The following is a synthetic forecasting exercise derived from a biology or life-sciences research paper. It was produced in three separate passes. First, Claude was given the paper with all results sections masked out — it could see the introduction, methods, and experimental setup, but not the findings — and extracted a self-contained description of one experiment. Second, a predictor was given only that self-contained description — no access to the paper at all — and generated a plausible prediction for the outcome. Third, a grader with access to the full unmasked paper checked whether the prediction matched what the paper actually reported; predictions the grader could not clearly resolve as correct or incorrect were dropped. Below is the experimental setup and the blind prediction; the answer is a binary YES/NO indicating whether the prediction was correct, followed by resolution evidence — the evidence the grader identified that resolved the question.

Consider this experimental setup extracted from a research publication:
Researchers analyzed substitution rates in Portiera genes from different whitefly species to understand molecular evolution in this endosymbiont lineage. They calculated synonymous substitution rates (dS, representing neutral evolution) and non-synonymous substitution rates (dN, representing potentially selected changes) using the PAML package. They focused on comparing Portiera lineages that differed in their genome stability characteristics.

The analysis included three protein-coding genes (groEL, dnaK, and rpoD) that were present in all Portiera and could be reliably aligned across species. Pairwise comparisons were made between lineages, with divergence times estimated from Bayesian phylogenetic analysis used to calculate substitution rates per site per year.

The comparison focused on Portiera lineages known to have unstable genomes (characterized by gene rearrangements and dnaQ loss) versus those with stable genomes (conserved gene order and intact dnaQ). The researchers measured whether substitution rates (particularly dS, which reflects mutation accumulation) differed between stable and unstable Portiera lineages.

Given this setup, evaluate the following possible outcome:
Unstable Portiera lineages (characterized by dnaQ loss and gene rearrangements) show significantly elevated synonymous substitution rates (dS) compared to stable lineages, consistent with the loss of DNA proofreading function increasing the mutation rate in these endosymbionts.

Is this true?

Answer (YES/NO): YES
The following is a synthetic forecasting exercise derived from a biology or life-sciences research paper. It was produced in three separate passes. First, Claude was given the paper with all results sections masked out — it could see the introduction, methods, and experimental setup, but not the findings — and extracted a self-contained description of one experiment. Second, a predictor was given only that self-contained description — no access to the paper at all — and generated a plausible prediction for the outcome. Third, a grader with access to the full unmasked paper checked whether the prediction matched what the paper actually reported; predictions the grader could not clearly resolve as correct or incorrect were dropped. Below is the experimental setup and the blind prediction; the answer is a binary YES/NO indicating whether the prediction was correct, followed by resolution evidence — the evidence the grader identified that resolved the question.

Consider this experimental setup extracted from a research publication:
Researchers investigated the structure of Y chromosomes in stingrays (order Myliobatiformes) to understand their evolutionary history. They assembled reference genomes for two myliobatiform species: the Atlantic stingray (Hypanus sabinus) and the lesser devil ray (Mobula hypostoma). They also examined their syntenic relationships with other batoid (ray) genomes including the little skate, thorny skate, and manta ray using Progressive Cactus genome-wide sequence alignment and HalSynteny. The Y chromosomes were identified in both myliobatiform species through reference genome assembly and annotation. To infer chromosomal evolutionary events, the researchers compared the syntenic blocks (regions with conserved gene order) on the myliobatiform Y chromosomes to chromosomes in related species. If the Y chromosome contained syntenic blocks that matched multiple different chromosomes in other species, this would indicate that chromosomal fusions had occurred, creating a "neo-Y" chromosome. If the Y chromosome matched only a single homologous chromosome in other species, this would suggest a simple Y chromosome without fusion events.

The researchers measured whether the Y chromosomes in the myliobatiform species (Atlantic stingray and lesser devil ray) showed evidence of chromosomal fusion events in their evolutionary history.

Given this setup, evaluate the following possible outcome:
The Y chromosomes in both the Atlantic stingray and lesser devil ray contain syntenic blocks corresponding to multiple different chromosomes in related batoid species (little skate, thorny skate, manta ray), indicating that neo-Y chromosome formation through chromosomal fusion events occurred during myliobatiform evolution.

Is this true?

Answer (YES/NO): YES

##############################

WHAT THIS TASK INVOLVES:
Each of the records should be retyped exactly.

FINISHED EXERCISE:
The following is a synthetic forecasting exercise derived from a biology or life-sciences research paper. It was produced in three separate passes. First, Claude was given the paper with all results sections masked out — it could see the introduction, methods, and experimental setup, but not the findings — and extracted a self-contained description of one experiment. Second, a predictor was given only that self-contained description — no access to the paper at all — and generated a plausible prediction for the outcome. Third, a grader with access to the full unmasked paper checked whether the prediction matched what the paper actually reported; predictions the grader could not clearly resolve as correct or incorrect were dropped. Below is the experimental setup and the blind prediction; the answer is a binary YES/NO indicating whether the prediction was correct, followed by resolution evidence — the evidence the grader identified that resolved the question.

Consider this experimental setup extracted from a research publication:
Researchers analyzed substitution rates in Portiera genes from different whitefly species to understand molecular evolution in this endosymbiont lineage. They calculated synonymous substitution rates (dS, representing neutral evolution) and non-synonymous substitution rates (dN, representing potentially selected changes) using the PAML package. They focused on comparing Portiera lineages that differed in their genome stability characteristics.

The analysis included three protein-coding genes (groEL, dnaK, and rpoD) that were present in all Portiera and could be reliably aligned across species. Pairwise comparisons were made between lineages, with divergence times estimated from Bayesian phylogenetic analysis used to calculate substitution rates per site per year.

The comparison focused on Portiera lineages known to have unstable genomes (characterized by gene rearrangements and dnaQ loss) versus those with stable genomes (conserved gene order and intact dnaQ). The researchers measured whether substitution rates (particularly dS, which reflects mutation accumulation) differed between stable and unstable Portiera lineages.

Given this setup, evaluate the following possible outcome:
Unstable Portiera lineages (characterized by dnaQ loss and gene rearrangements) show significantly elevated synonymous substitution rates (dS) compared to stable lineages, consistent with the loss of DNA proofreading function increasing the mutation rate in these endosymbionts.

Is this true?

Answer (YES/NO): YES
The following is a synthetic forecasting exercise derived from a biology or life-sciences research paper. It was produced in three separate passes. First, Claude was given the paper with all results sections masked out — it could see the introduction, methods, and experimental setup, but not the findings — and extracted a self-contained description of one experiment. Second, a predictor was given only that self-contained description — no access to the paper at all — and generated a plausible prediction for the outcome. Third, a grader with access to the full unmasked paper checked whether the prediction matched what the paper actually reported; predictions the grader could not clearly resolve as correct or incorrect were dropped. Below is the experimental setup and the blind prediction; the answer is a binary YES/NO indicating whether the prediction was correct, followed by resolution evidence — the evidence the grader identified that resolved the question.

Consider this experimental setup extracted from a research publication:
Researchers investigated the structure of Y chromosomes in stingrays (order Myliobatiformes) to understand their evolutionary history. They assembled reference genomes for two myliobatiform species: the Atlantic stingray (Hypanus sabinus) and the lesser devil ray (Mobula hypostoma). They also examined their syntenic relationships with other batoid (ray) genomes including the little skate, thorny skate, and manta ray using Progressive Cactus genome-wide sequence alignment and HalSynteny. The Y chromosomes were identified in both myliobatiform species through reference genome assembly and annotation. To infer chromosomal evolutionary events, the researchers compared the syntenic blocks (regions with conserved gene order) on the myliobatiform Y chromosomes to chromosomes in related species. If the Y chromosome contained syntenic blocks that matched multiple different chromosomes in other species, this would indicate that chromosomal fusions had occurred, creating a "neo-Y" chromosome. If the Y chromosome matched only a single homologous chromosome in other species, this would suggest a simple Y chromosome without fusion events.

The researchers measured whether the Y chromosomes in the myliobatiform species (Atlantic stingray and lesser devil ray) showed evidence of chromosomal fusion events in their evolutionary history.

Given this setup, evaluate the following possible outcome:
The Y chromosomes in both the Atlantic stingray and lesser devil ray contain syntenic blocks corresponding to multiple different chromosomes in related batoid species (little skate, thorny skate, manta ray), indicating that neo-Y chromosome formation through chromosomal fusion events occurred during myliobatiform evolution.

Is this true?

Answer (YES/NO): YES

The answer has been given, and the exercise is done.